MEXICO CITY, Aug 19 (Reuters) - Mexico's largest left-of-center political party proposed a plan on Monday that would revamp state-oil monopoly Pemex, but without amending the constitution to permit more private investment in the oil, gas and electricity sectors, as the government has proposed.
The proposal of the opposition Party of the Democratic Revolution, or PRD, would provide Pemex with budget and management autonomy, and create a new fund to administer the nation's energy riches.
The proposal would also gradually lower the company's tax burden by 9 percent to 62.5 percent by 2018, freeing up more resources to invest in exploration and production activities.
Unlike the more aggressive reform bills by President Enrique Pena Nieto of the centrist Institutional Revolutionary Party (PRI), as well as the conservative National Action Party (PAN), the PRD's bill does not include amending the constitution to permit more private investment.
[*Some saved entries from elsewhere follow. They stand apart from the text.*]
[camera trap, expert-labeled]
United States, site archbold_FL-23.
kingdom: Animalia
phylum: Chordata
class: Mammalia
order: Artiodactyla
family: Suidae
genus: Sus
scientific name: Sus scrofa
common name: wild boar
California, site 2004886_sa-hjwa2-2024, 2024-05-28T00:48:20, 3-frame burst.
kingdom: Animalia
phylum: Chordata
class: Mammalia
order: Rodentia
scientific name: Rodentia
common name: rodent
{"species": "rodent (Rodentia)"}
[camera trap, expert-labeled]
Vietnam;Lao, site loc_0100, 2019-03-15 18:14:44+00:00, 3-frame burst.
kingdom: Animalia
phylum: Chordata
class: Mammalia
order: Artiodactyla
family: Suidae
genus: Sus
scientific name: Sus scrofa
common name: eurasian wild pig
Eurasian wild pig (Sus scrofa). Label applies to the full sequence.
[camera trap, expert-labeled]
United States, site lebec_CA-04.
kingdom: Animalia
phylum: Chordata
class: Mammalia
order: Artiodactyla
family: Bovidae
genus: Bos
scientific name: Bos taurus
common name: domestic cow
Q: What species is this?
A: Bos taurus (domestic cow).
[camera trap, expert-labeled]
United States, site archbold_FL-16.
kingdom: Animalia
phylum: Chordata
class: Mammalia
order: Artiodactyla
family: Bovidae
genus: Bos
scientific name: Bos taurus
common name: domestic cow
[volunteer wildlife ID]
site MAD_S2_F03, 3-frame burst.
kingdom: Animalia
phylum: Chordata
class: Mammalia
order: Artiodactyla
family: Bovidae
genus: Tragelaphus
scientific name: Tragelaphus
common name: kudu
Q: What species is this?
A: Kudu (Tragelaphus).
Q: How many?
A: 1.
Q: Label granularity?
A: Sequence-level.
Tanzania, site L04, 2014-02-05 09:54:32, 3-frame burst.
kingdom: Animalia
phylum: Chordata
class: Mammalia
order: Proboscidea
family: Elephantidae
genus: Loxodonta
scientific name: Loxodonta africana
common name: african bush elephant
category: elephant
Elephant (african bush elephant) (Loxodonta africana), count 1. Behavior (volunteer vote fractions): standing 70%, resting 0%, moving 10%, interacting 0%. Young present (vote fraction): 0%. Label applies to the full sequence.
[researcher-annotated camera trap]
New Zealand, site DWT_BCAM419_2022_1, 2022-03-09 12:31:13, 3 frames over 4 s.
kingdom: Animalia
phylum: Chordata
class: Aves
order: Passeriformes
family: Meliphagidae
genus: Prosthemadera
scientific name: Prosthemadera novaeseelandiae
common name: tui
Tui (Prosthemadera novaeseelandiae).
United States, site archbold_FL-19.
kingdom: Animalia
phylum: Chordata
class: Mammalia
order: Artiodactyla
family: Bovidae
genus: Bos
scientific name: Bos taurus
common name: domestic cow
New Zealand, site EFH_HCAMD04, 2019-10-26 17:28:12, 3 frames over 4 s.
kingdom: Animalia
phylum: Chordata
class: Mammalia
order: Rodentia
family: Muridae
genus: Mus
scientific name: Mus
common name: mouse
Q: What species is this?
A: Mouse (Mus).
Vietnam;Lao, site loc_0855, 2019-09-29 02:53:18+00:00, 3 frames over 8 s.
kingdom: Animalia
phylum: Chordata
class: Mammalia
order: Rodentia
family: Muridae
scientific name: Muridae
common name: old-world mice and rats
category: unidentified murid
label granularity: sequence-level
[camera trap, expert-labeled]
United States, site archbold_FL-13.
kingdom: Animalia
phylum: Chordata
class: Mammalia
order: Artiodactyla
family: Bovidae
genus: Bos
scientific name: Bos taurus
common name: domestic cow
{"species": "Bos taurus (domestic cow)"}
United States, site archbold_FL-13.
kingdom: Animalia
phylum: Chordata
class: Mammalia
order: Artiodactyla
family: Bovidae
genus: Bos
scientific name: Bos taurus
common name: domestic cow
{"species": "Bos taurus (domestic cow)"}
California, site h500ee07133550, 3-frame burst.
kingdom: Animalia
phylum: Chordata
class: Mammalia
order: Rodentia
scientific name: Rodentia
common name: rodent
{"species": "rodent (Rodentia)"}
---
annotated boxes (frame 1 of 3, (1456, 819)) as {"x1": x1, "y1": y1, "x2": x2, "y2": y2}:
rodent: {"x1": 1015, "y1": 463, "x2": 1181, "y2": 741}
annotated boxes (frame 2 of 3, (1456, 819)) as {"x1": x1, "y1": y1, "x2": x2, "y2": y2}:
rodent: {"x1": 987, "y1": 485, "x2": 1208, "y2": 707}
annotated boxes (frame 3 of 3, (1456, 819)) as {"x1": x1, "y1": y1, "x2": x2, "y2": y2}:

The cornerstone of Pena Nieto's reform is a new profit-sharing contracting scheme aimed at luring private capital and boosting output, while the PAN calls for the establishment of concessions for oil and gas developments.
The energy reform is the central plank of a wide-reaching reform package Pena Nieto hopes will boost growth in Mexico, Latin America's second largest economy, and drag its energy industry into the modern era.
High-ranking government officials say Pena Nieto's proposal seeks to open up a range of new and mature oil and gas fields to private firms, and new partnerships with Pemex could be launched in the second half of next year.